The coronavirus pandemic has caught us unaware that more than 100 new words or phrases have burst onto the vocabulary stage. Well sort of. Actually, the actual word coronavirus has been around since the 1960s and the phrase social distancing a decade earlier. But brand new terms do include immunocompromised (you are vulnerable to the virus) and covidiot (he never wears a mask). Even the Thai government gave us a new expression last month: villaquarantine which means you self-isolate at home for two weeks rather than in a state facility.
Now every crisis in world history has been a crash-course in new concepts and words. In World War Two we got radar and blitz, whilst the gruesome Vietnam conflict offered cluster*uck which means a mishandled situation of which there were many. The 2008 financial meltdown introduced us to subprime loans and quantitative easing. Thanks to Brexit, we had remoaners and regrexits, not to mention new meanings to the terms backstop and hard border in understanding or misunderstanding the Irish question.
Dictionary compilers will tell you that inventing or reinventing words and phrases during a crisis is a good way to keep up people’s spirits. Instead of being passive consumers, the public assumes ownership and universally spreads the word or words, mostly by social media and global connectivity. So many people smile when they first hear the expressions herd immunity or flattening the curve. Not to mention coronababies (conceived during the pandemic) or that odd word upperware which means the clothes visible during video calls.
Indeed there is the currently popular videotelephonic wonder Zoom which has made significant inroads commercially into other social media platforms. You can now use zoom as a verb, as in the phrase “I’ll zoom you later.” Or you may prefer zoombombing which means hijacking a zoom videocall. The pace is dizzying. The Canadian premier recently warned against breathing or speaking “moistly” during pandemic, whilst the British chancellor talked about furloughing workers which turned out to mean not paying their salaries.
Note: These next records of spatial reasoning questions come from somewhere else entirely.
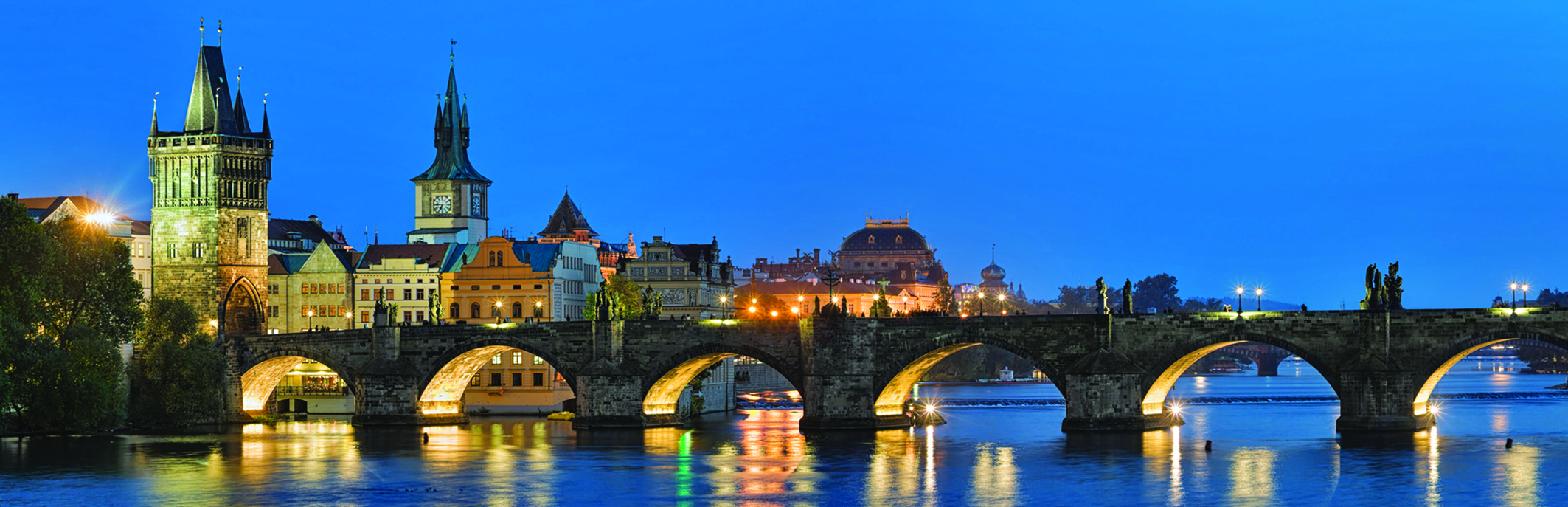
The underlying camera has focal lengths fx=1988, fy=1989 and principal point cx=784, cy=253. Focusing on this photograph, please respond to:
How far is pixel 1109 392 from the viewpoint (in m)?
101

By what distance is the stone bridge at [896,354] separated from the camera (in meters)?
96.0

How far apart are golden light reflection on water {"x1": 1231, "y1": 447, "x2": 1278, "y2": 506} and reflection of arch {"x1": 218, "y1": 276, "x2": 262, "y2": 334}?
75004 millimetres

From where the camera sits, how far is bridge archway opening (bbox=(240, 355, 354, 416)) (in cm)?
12875

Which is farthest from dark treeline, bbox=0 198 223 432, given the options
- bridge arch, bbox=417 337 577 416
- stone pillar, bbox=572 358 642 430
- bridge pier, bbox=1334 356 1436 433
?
bridge pier, bbox=1334 356 1436 433

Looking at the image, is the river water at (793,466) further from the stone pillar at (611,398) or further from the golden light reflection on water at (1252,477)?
the stone pillar at (611,398)

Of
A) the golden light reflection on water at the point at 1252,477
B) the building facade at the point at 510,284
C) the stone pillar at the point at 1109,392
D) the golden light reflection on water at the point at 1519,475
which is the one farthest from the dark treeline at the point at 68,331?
the golden light reflection on water at the point at 1519,475

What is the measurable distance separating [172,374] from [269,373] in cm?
937

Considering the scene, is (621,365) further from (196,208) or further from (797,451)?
(196,208)

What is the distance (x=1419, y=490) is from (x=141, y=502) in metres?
51.1

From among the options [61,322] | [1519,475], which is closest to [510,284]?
[61,322]

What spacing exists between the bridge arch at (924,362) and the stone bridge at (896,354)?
100 millimetres

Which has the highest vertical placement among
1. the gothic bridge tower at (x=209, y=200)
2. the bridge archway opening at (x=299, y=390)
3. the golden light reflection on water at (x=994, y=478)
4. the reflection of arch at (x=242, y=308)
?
the gothic bridge tower at (x=209, y=200)

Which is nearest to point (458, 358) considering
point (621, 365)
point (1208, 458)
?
point (621, 365)

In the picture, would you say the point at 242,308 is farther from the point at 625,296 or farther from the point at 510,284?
the point at 625,296
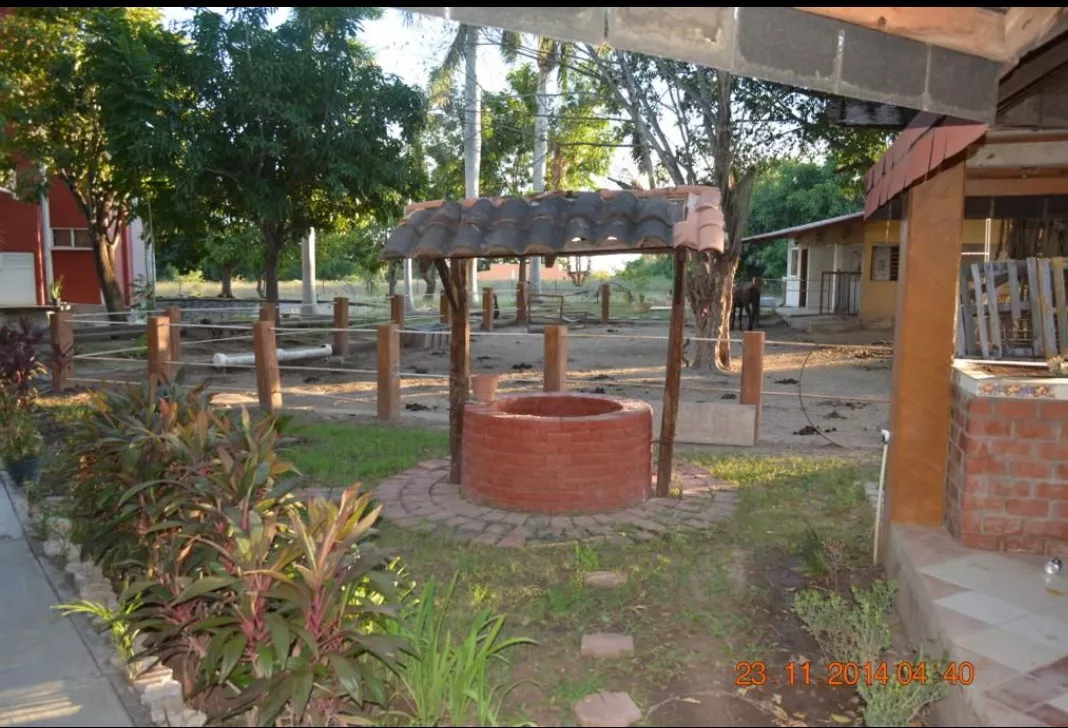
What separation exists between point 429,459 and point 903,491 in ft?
13.1

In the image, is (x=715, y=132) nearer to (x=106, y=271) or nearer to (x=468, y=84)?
(x=468, y=84)

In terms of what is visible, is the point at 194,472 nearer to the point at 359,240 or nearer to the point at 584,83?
the point at 584,83

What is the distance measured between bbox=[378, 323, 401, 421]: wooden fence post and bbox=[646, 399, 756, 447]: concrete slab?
319cm

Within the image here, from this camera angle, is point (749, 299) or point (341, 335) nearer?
point (341, 335)

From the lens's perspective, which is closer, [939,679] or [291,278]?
[939,679]

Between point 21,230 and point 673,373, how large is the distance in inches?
920

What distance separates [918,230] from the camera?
4242 millimetres

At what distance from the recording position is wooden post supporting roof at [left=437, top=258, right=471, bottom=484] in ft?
19.4

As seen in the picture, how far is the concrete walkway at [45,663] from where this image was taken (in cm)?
290

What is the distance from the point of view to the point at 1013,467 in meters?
3.91

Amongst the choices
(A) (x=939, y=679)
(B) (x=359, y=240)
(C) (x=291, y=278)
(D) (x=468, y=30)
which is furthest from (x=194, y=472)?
(C) (x=291, y=278)

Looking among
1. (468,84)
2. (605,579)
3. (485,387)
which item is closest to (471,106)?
(468,84)
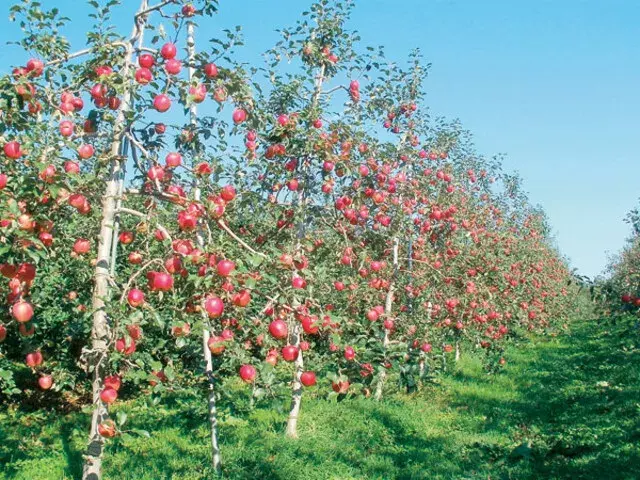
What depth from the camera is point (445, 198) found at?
977cm

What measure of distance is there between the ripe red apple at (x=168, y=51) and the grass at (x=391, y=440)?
281 cm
So the current infodemic can lead to doomscrolling which means that you might become depressed if you hear too much about Covid-19. That is particularly true if you turn on the TV and Donald Trump is talking about fighting the enemy or raising the barricades. Or Boris Johnson’s friends are saying he survived coronavirus because he is a born fighter. The claim there is that personal courage alone will successfully bring you out of the intensive care unit. Queen Elizabeth in UK last April addressed the nation and echoed Vera Lynn’s second world war song “We’ll meet again.” Vera passed away soon afterwards.
None the less, the platinum prize has to be awarded to the Germans who have now introduced the expression Offnungsdiskussionsorgien. It refers to the endless arguments in the European Union about whether to reopen the economy or close it down again. Maybe Brexit wasn’t such a bad idea after all.